Piloted by a Perham firefighter, the drone flew over the scene of a derailment and propane tanker truck fire last week, giving firefighters a critical bird's-eye view of the dangerous situation, said Callaway Fire Chief Keith Heinlein, who was in charge at the scene.
"My decisions are only as good as the information I have," he said.
Information from the drone was invaluable, letting firefighters see "what was burning and where," including areas that were blocked from view because of overturned grain cars, he said.
Emergency responders watched the live video feed from the drone on a screen inside their on-site command center.
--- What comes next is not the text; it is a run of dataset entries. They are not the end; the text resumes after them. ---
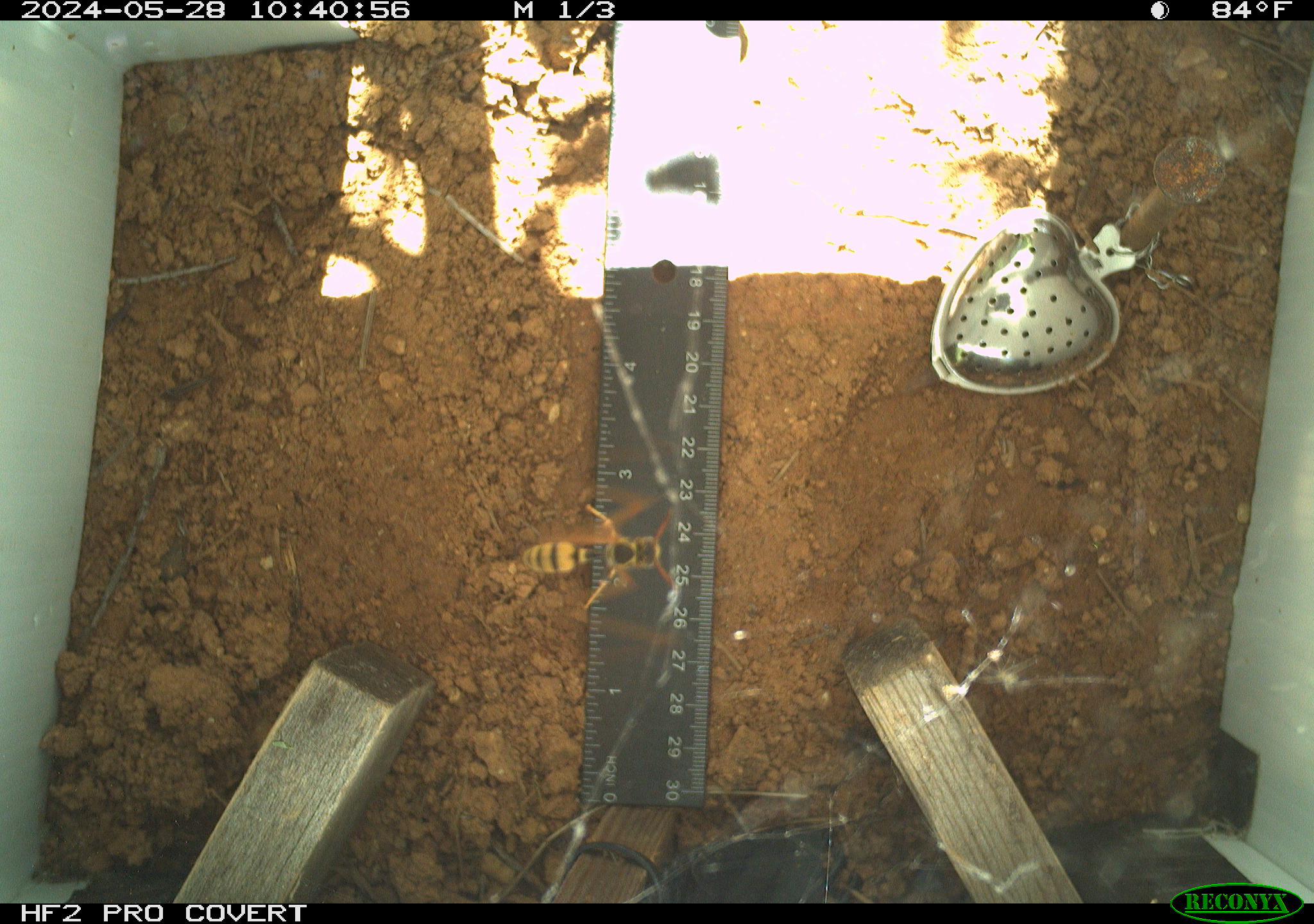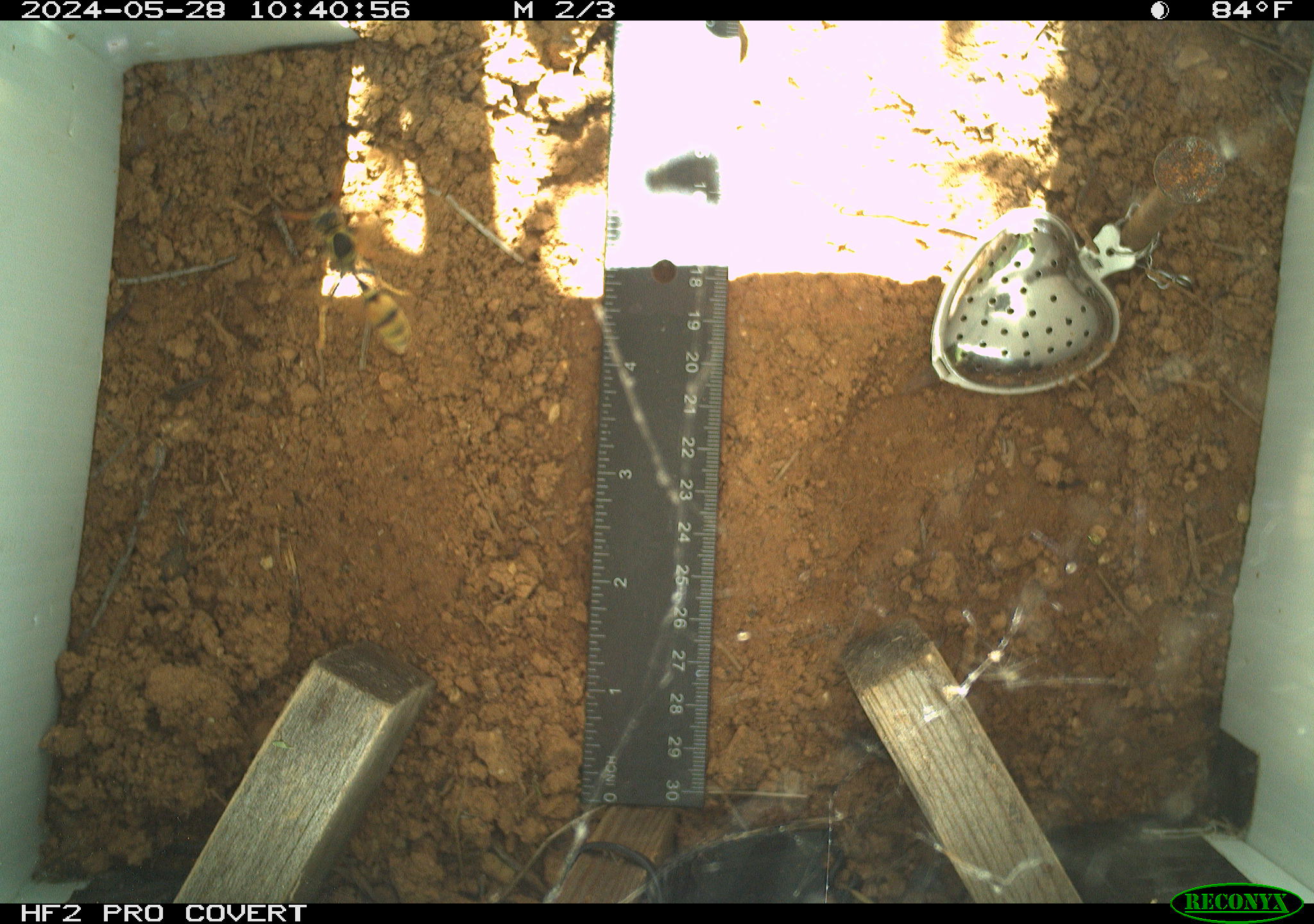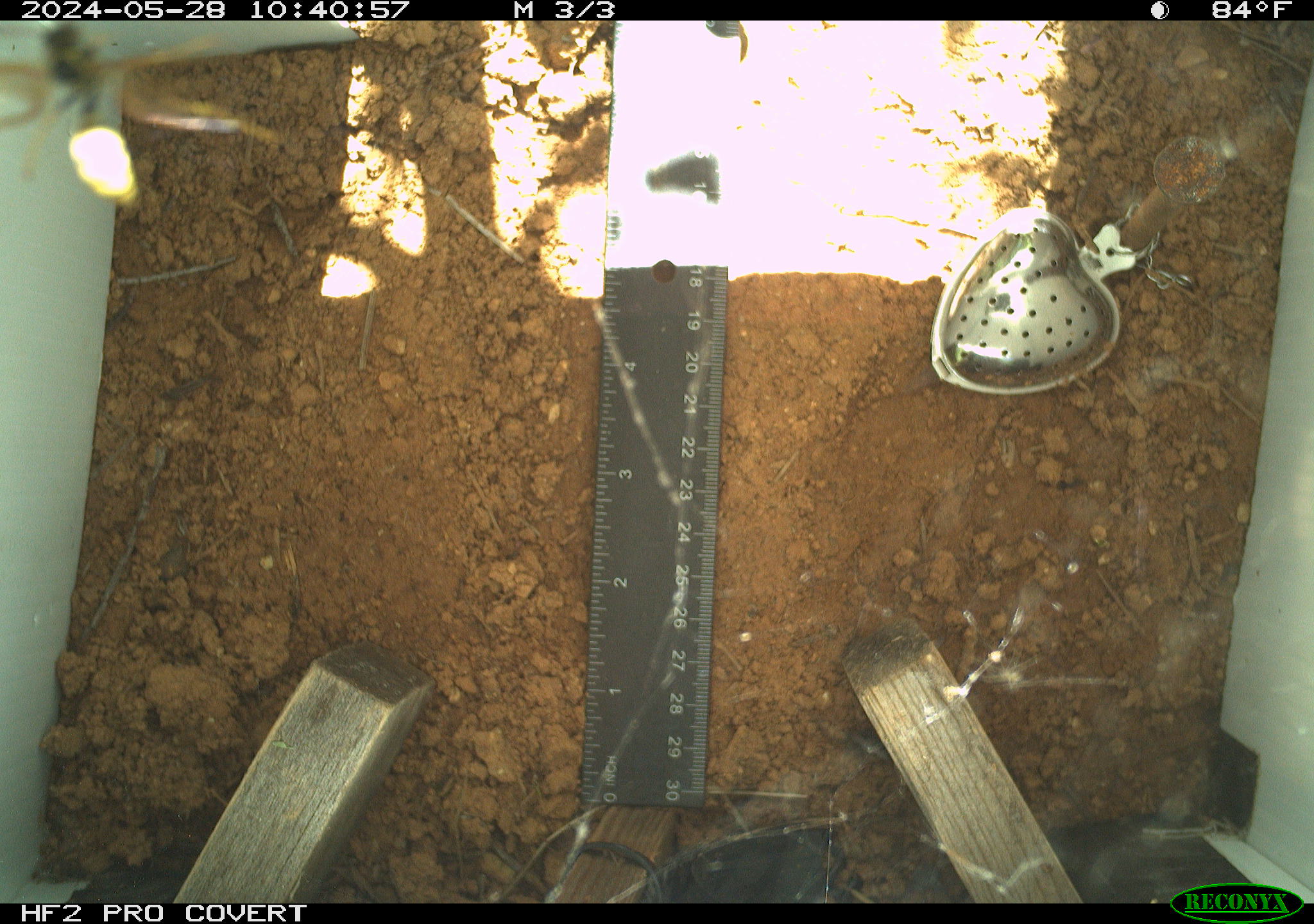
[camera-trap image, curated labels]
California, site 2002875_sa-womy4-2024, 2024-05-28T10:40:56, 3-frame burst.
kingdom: Animalia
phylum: Arthropoda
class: Insecta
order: Hymenoptera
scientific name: Hymenoptera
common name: ants, bees, wasps, and sawflies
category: hymenoptera order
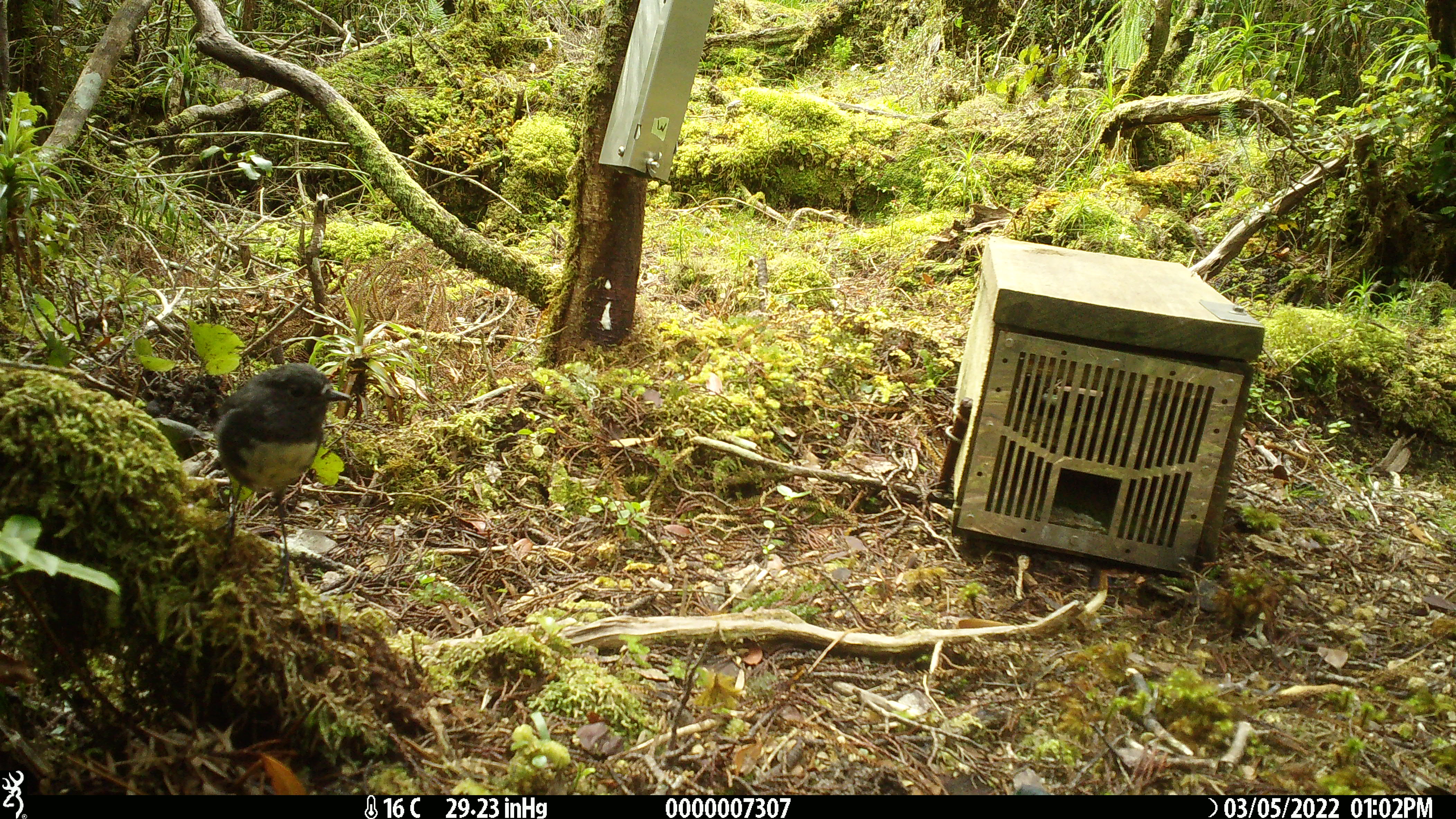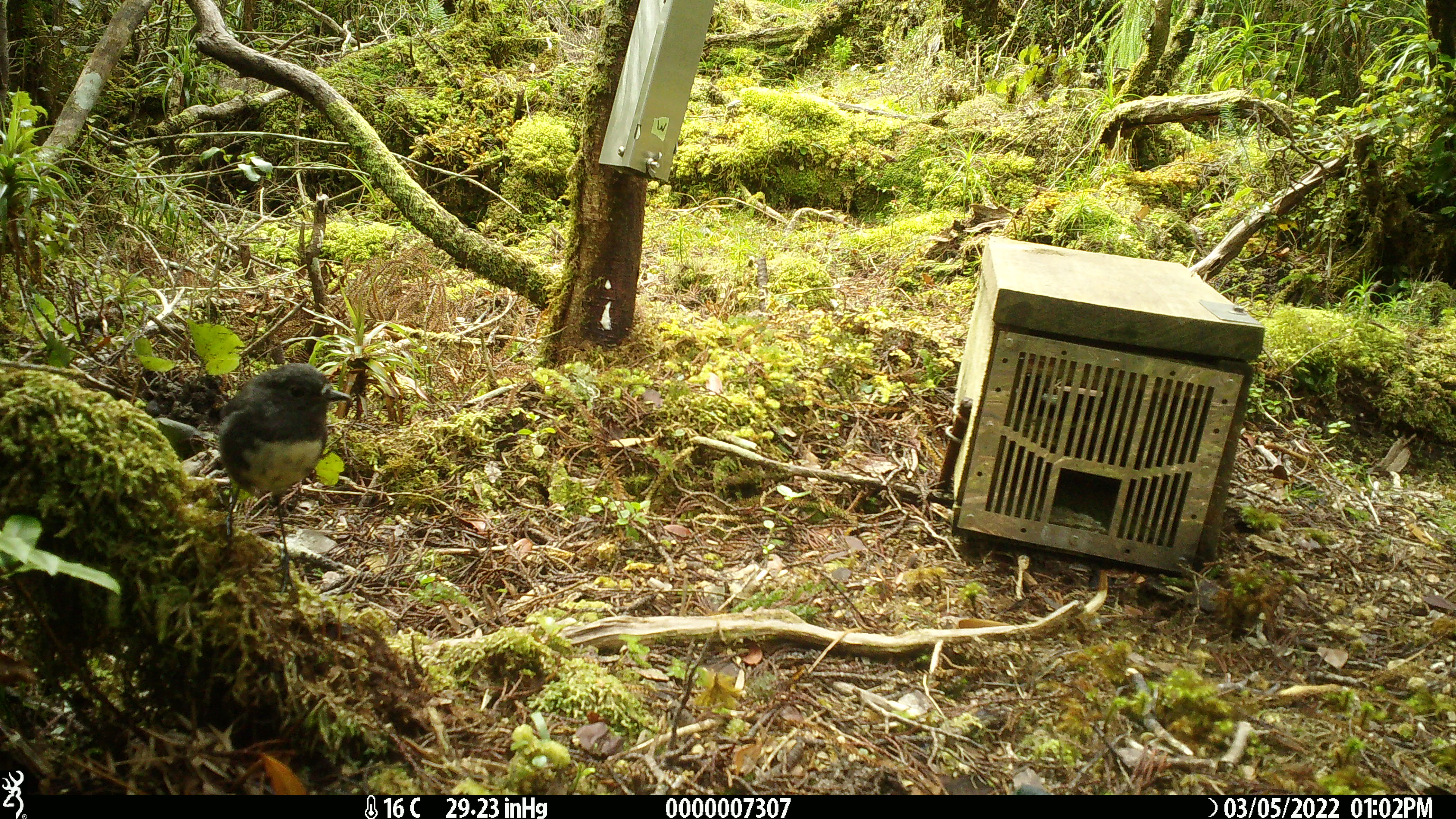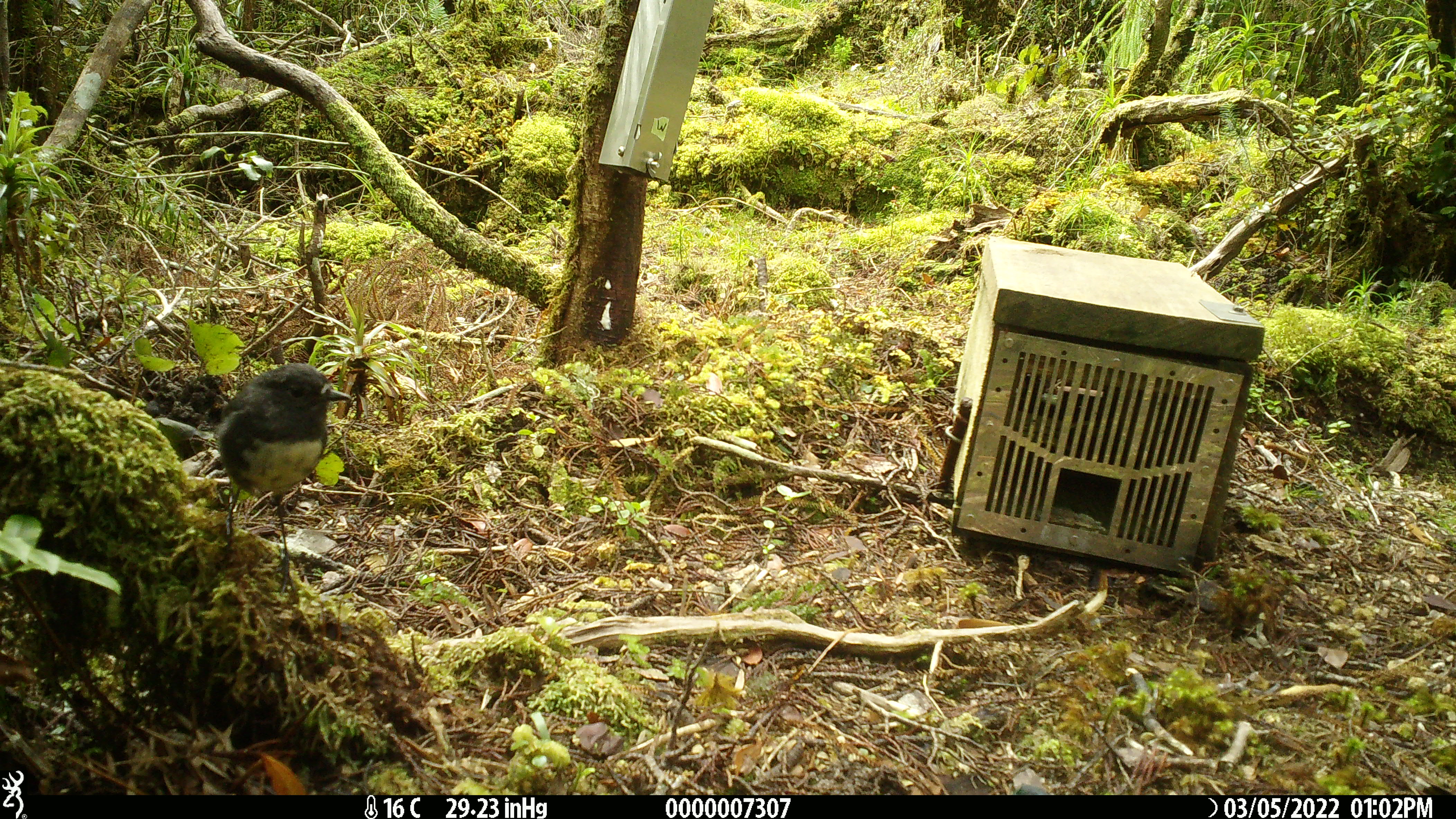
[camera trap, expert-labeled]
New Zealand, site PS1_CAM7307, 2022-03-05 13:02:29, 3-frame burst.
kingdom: Animalia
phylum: Chordata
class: Aves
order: Passeriformes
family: Petroicidae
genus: Petroica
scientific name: Petroica australis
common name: new zealand robin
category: robin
Robin (new zealand robin) (Petroica australis).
Heinlein said they were joined in "the war room" by Cenex Harvest State Propane professionals who, thanks to the drone video, could see the propane tanker burning, including close-ups of valves and other parts, "and tell us exactly what was happening," he said.
The propane tanker truck burned for about 10 hours, all the while being cooled by a steady stream of water shot by firefighters, before the liquid propane had burned off and was replaced by more volatile propane gas, Heinlein said.
The propane fire got too hot at one point and the tanker vented, causing a visible flare-up before firefighters cooled it down again, Heinlein said.
Later it heated up again in spite of firefighter efforts to keep it cooled down. "We got behind it," couldn't keep it cool enough, and it exploded, Heinlein said.
Nobody was hurt in the blast, though at least one firefighter, who was only about 50 yards away, was stunned by the noise and heat of the explosion.
Useful as the unmanned drone was in the Callaway emergency, firefighters were only able to use it because of a fluke - Federal Aviation Administration regulations require a licensed pilot to fly a drone, and there happened to be one on the Perham Fire Department, said Shane Richard, chief deputy at the Becker County Sheriff's Office.
That's ironic, because anyone can basically fly a drone just by buying one, no pilot's license needed, he said.
"There's not much regulating of private citizens, as opposed to us, we're required to have a licensed pilot," Richard said. "Our ability to use them is getting so limited."
"This is a perfect use for them," Klobuchar agreed, adding that she would advocate for that in the Senate, starting with a letter to the FAA calling for drone use by firefighters and police in an emergency.
Klobuchar said her major concerns about drones involve personal privacy and safety.
"One of my big concerns is a lot of people using them and hitting planes," she said.
"It would seem (allowing drones during) emergency situations would be a no-brainer," she added.
Emergency responders at the meeting agreed that drones capable of carrying up to 15 pounds could be vital help during search and rescue operations and could be used for things like dropping blankets to a lost and freezing hunter or life jackets to people that have fallen overboard in the summer or gone through lake ice in the winter.
"That's so much better than pizzas coming in by drones," Klobuchar joked.
The general consensus was that some drone training should be required by emergency responders, but not anywhere near the training required to get a pilot's license.
Klobuchar spoke with several dozen emergency responders at Callaway City Hall, then visited the crash site and watched some of the drone video of the fire.